Inappropriate Nazi comparisons are not limited to the anti-Israel and the anti-Catalan, however; we find them made by everyone, everywhere, all along the political spectrum, from the most radical left-wingers to… well, actual neo-Nazis. When it comes to the liberal left, there might be another explanation for the lack of creativity: Marxism lies at the foundations of their political philosophy. Perhaps the atrocities committed by communist regimes are rather inconvenient for them to recall; crimes committed by Nazis and other fascists fit more comfortably into their worldview.
But I think it goes even deeper than this.
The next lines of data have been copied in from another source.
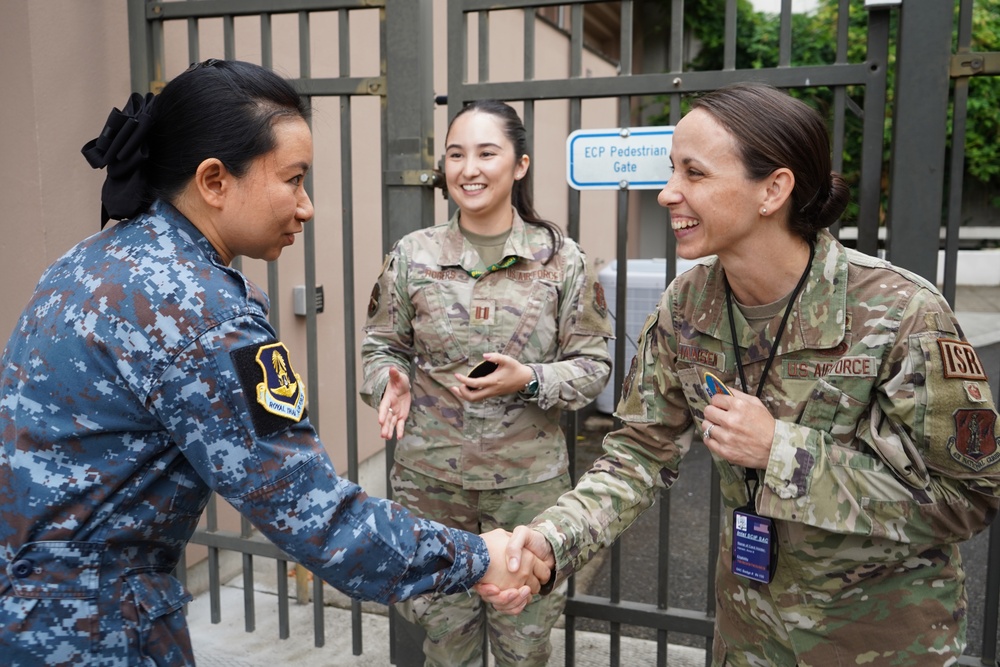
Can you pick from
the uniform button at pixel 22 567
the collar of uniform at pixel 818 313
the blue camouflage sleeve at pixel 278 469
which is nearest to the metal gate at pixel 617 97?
the collar of uniform at pixel 818 313

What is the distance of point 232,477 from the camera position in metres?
1.49

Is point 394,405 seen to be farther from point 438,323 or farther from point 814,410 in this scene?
point 814,410

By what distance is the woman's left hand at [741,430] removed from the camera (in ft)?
5.90

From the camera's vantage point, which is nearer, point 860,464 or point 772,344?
point 860,464

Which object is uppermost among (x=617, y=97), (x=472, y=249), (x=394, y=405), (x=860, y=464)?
(x=617, y=97)

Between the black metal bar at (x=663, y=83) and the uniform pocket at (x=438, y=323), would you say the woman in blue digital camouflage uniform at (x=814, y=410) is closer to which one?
the black metal bar at (x=663, y=83)

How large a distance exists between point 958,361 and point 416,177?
1905 millimetres

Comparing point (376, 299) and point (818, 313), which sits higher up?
point (818, 313)

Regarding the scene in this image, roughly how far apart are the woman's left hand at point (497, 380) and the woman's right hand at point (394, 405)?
0.22 metres

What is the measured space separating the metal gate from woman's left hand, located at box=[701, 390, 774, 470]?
0.97m

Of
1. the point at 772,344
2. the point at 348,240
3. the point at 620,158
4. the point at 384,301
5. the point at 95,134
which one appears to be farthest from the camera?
the point at 95,134

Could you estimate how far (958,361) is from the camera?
5.54ft

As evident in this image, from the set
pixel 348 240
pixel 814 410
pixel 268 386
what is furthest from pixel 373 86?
pixel 814 410

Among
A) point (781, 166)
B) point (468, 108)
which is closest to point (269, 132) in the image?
point (781, 166)
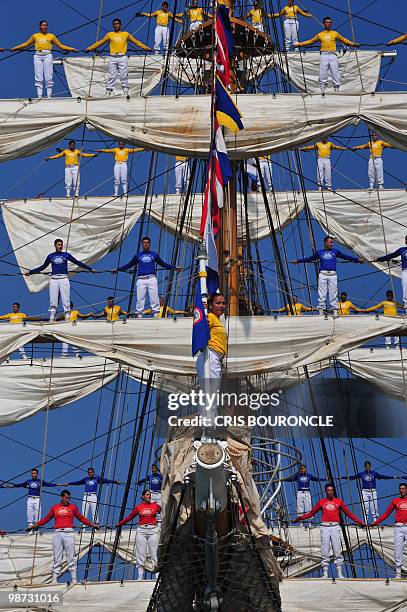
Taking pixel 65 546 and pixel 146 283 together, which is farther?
pixel 146 283

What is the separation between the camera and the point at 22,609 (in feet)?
86.2

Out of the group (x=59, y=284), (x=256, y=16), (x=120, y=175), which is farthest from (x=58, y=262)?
(x=120, y=175)

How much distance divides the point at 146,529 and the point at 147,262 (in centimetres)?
406

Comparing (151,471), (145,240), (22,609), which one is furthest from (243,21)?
(22,609)

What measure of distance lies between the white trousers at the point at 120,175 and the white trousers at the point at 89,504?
26.0 feet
In the polarized political climate of our day, it seems that people are not satisfied with simply denouncing their opponents’ opinions, arguments, or actions. They feel a need to de-legitimize that person’s very essence: to prove that anything they have ever said or done, or will ever say or do, is inherently irredeemable because they, themselves, are irredeemable. Calling them a Nazi is a very easy way to do this. It “others” them. It demonizes and dehumanizes them.
There is another term that has been used in a similar fashion.
I recently took an online course created by Yad Vashem on the origins and current expressions of anti-Semitism. It was a fascinating, disturbing, and eye-opening experience, and I highly recommend it. One point the lecturers emphasized was that Jews were often seen as the “ultimate other.” Calling someone a “Jew” was once the worst possible insult; it was code for, “You are not one of us.”
Obviously, if you’re going to demonize somebody, it’s better to call them a Nazi than a Jew; I mean, the Nazis were actually evil, and they belonged to a political ideology, not an ethnicity or religion. All the same, I think it is no coincidence that the Jews’ oppressors, not anyone else’s, were the ones selected to brand the new “ultimate other.” Now that it is no longer socially acceptable to leverage Jewish “otherness” for rhetorical purposes, they leverage Jewish trauma instead.
My great-great-aunt and her family weren’t carted into a forest in Ukraine and shot in cold blood so you could make a pithy political statement.
I propose a golden rule. We can call it “Levy’s law” if you like. Goes like this: Do not call anyone a Nazi unless that person is 1) claiming to be one; or 2) literally tearing babies from their mothers’ arms and throwing them alive into pits full of burning bodies.
That is what Nazis were. And when you equate them to anything less, you are not only being lazy, ignorant, and unimaginative; you are whitewashing history, banalizing genocide, and insulting the memories of the victims.